● **Assignment 1**
In the excerpt on paying for a father's nursing home care, how much did the government pay each month toward his nursing home bills?
● **Assignment 2**
From the excerpt on paying for a father's nursing home care, return the passage that begins at the words "When my parents" and stops after "last five years.".

● **Selected excerpt**

I wrote this in the book “Dancing With Lewy: A Father Daughter Dance Before and After Lewy Body Dementia Came to Live With Us”:

“In September 2011, Dad ran out of money. Of course, I knew this was coming, so I was prepared. (Thanks to my mother and her bookkeeping, I still had the records from when I initially applied for MA assistance years ago when they did not qualify.) Finally Dad was approved, and the government paid his nursing home bills of over $6,000 a month.

When my parents sold the house in July of 2006, they gave each of us four daughters $1,000….For five years, I wondered what would happen if my parents ended up needing MA, as the government has a five year “look-back” period. Would we have to declare that they “gifted” us this money? I asked my oldest son who works for the county. He said yes, we would have to declare any significant funds they gave away within the last five years.

The date he began receiving Medical Assistance was in September 2011. The five-year period ended July 2011.

Coincidence? Luck? No, I don’t think so. I believe God was protecting my parents, just as he had promised, and he was also looking out for us sisters, as this $1,000 was basically our entire Inheritance.”

● **Records provided**
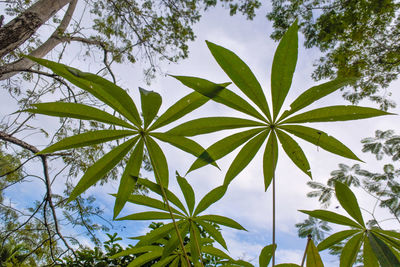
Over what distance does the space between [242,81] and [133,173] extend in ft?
1.76

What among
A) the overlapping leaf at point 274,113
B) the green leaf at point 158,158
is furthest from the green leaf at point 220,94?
the green leaf at point 158,158

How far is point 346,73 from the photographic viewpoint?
13.4ft

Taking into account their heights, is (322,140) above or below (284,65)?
below

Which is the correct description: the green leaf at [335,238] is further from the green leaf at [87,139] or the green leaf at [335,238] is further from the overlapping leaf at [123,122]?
the green leaf at [87,139]

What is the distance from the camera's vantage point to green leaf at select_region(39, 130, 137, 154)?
782 mm

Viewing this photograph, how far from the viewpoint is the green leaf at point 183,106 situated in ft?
2.64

● **Task answer 1**
Over $6,000 a month.

● **Task answer 2**
When my parents sold the house in July of 2006, they gave each of us four daughters $1,000….For five years, I wondered what would happen if my parents ended up needing MA, as the government has a five year “look-back” period. Would we have to declare that they “gifted” us this money? I asked my oldest son who works for the county. He said yes, we would have to declare any significant funds they gave away within the last five years.